- Task statement
A verbatim copy of every record is required, and no pictures should be included.

- Dataset extract
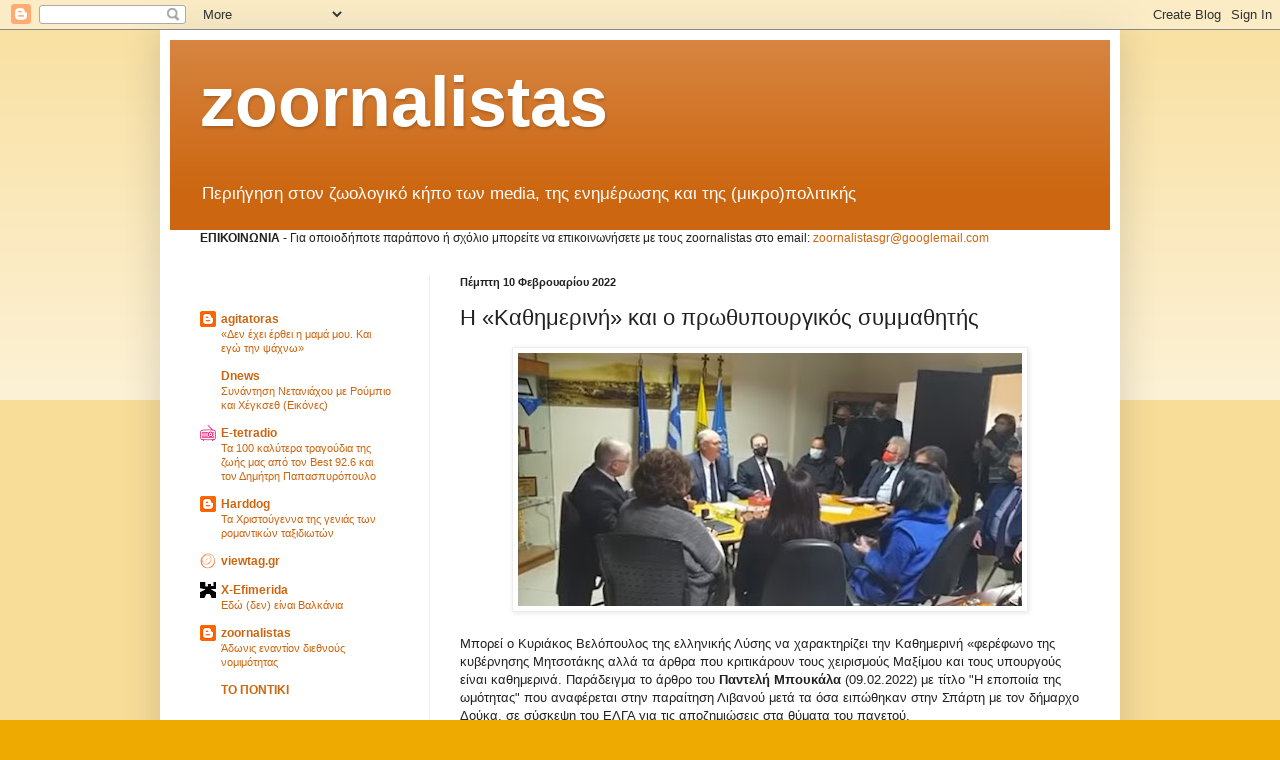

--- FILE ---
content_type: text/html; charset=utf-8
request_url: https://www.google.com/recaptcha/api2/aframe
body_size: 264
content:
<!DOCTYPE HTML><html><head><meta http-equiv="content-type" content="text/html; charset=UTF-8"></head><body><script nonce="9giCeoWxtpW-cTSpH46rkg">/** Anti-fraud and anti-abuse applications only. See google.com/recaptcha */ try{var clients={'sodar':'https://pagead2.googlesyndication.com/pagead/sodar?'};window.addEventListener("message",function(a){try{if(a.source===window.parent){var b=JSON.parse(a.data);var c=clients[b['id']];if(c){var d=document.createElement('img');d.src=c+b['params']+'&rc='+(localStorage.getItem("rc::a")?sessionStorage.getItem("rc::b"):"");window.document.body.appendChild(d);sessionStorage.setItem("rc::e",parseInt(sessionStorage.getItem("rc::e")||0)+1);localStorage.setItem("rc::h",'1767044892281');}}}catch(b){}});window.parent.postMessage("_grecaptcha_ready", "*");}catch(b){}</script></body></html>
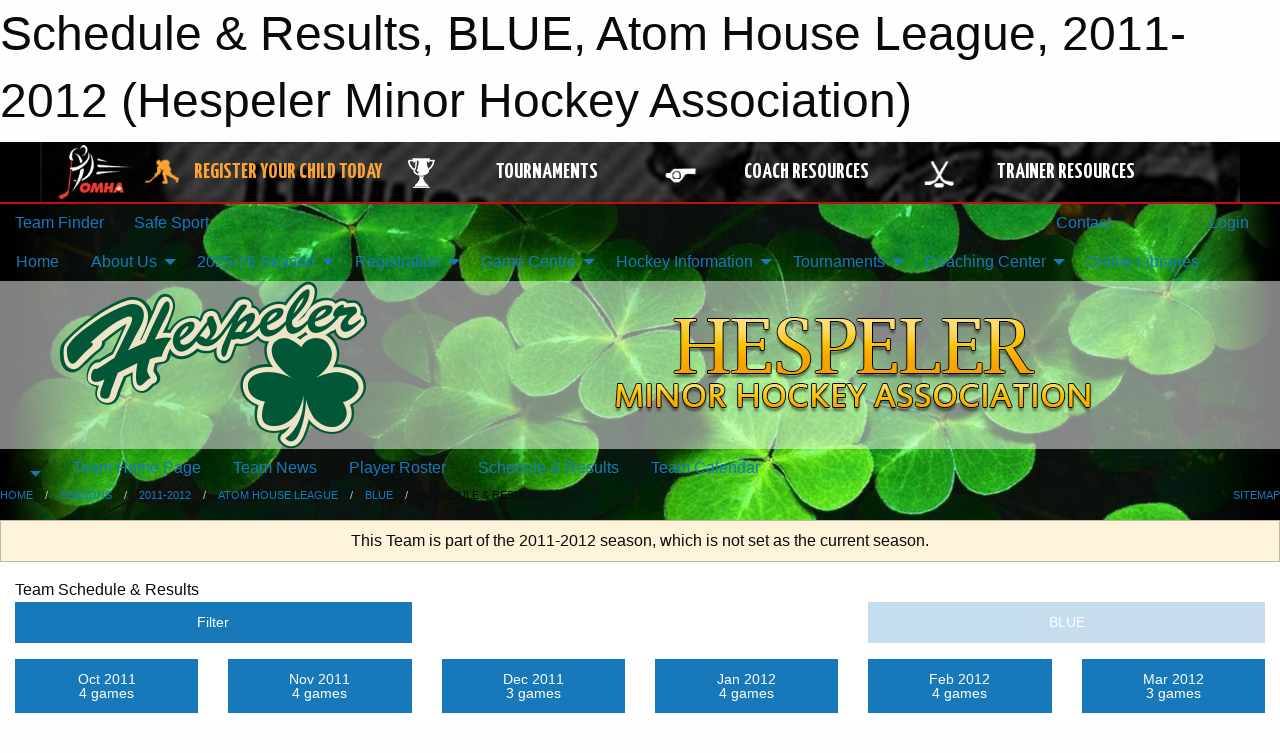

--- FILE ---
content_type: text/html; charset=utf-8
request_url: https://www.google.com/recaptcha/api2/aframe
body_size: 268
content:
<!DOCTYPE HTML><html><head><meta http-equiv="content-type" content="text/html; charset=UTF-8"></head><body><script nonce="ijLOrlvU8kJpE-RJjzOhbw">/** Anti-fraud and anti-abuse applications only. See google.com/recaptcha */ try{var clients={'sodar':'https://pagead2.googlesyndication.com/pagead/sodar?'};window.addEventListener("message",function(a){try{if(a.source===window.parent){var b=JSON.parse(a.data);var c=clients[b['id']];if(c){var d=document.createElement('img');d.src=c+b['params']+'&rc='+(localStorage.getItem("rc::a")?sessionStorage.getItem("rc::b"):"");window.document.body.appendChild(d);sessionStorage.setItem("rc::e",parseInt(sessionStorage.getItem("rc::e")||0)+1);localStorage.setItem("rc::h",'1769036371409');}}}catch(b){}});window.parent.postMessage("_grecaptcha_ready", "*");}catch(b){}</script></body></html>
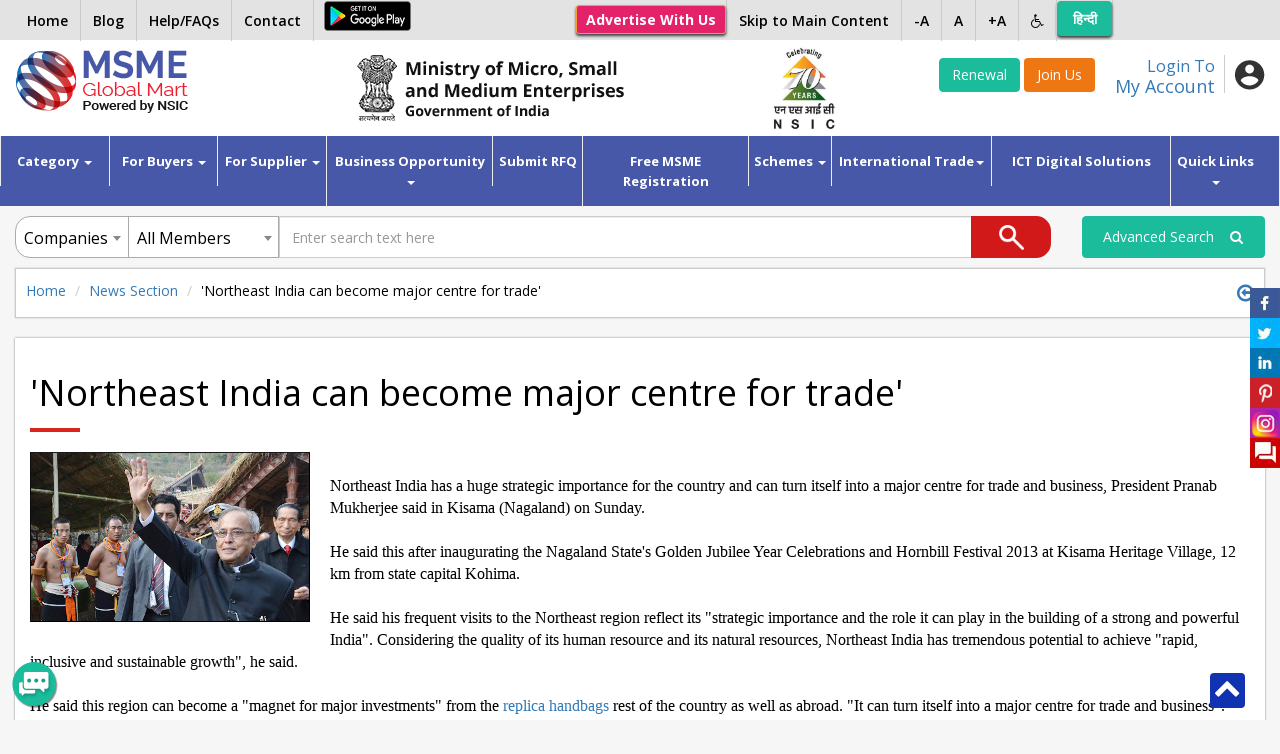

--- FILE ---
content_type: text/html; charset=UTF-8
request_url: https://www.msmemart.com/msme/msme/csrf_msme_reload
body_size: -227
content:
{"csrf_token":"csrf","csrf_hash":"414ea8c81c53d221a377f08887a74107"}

- Reply
--- FILE ---
content_type: text/html; charset=utf-8
request_url: https://www.google.com/recaptcha/api2/aframe
body_size: 264
content:
<!DOCTYPE HTML><html><head><meta http-equiv="content-type" content="text/html; charset=UTF-8"></head><body><script nonce="9giCeoWxtpW-cTSpH46rkg">/** Anti-fraud and anti-abuse applications only. See google.com/recaptcha */ try{var clients={'sodar':'https://pagead2.googlesyndication.com/pagead/sodar?'};window.addEventListener("message",function(a){try{if(a.source===window.parent){var b=JSON.parse(a.data);var c=clients[b['id']];if(c){var d=document.createElement('img');d.src=c+b['params']+'&rc='+(localStorage.getItem("rc::a")?sessionStorage.getItem("rc::b"):"");window.document.body.appendChild(d);sessionStorage.setItem("rc::e",parseInt(sessionStorage.getItem("rc::e")||0)+1);localStorage.setItem("rc::h",'1767044892281');}}}catch(b){}});window.parent.postMessage("_grecaptcha_ready", "*");}catch(b){}</script></body></html>

--- FILE ---
content_type: text/html; charset=utf-8
request_url: https://www.google.com/recaptcha/api2/aframe
body_size: 268
content:
<!DOCTYPE HTML><html><head><meta http-equiv="content-type" content="text/html; charset=UTF-8"></head><body><script nonce="ijLOrlvU8kJpE-RJjzOhbw">/** Anti-fraud and anti-abuse applications only. See google.com/recaptcha */ try{var clients={'sodar':'https://pagead2.googlesyndication.com/pagead/sodar?'};window.addEventListener("message",function(a){try{if(a.source===window.parent){var b=JSON.parse(a.data);var c=clients[b['id']];if(c){var d=document.createElement('img');d.src=c+b['params']+'&rc='+(localStorage.getItem("rc::a")?sessionStorage.getItem("rc::b"):"");window.document.body.appendChild(d);sessionStorage.setItem("rc::e",parseInt(sessionStorage.getItem("rc::e")||0)+1);localStorage.setItem("rc::h",'1769036371409');}}}catch(b){}});window.parent.postMessage("_grecaptcha_ready", "*");}catch(b){}</script></body></html>

--- FILE ---
content_type: text/html; charset=UTF-8
request_url: https://www.msmemart.com/msme/msme/csrf_msme_reload
body_size: -227
content:
{"csrf_token":"csrf","csrf_hash":"414ea8c81c53d221a377f08887a74107"}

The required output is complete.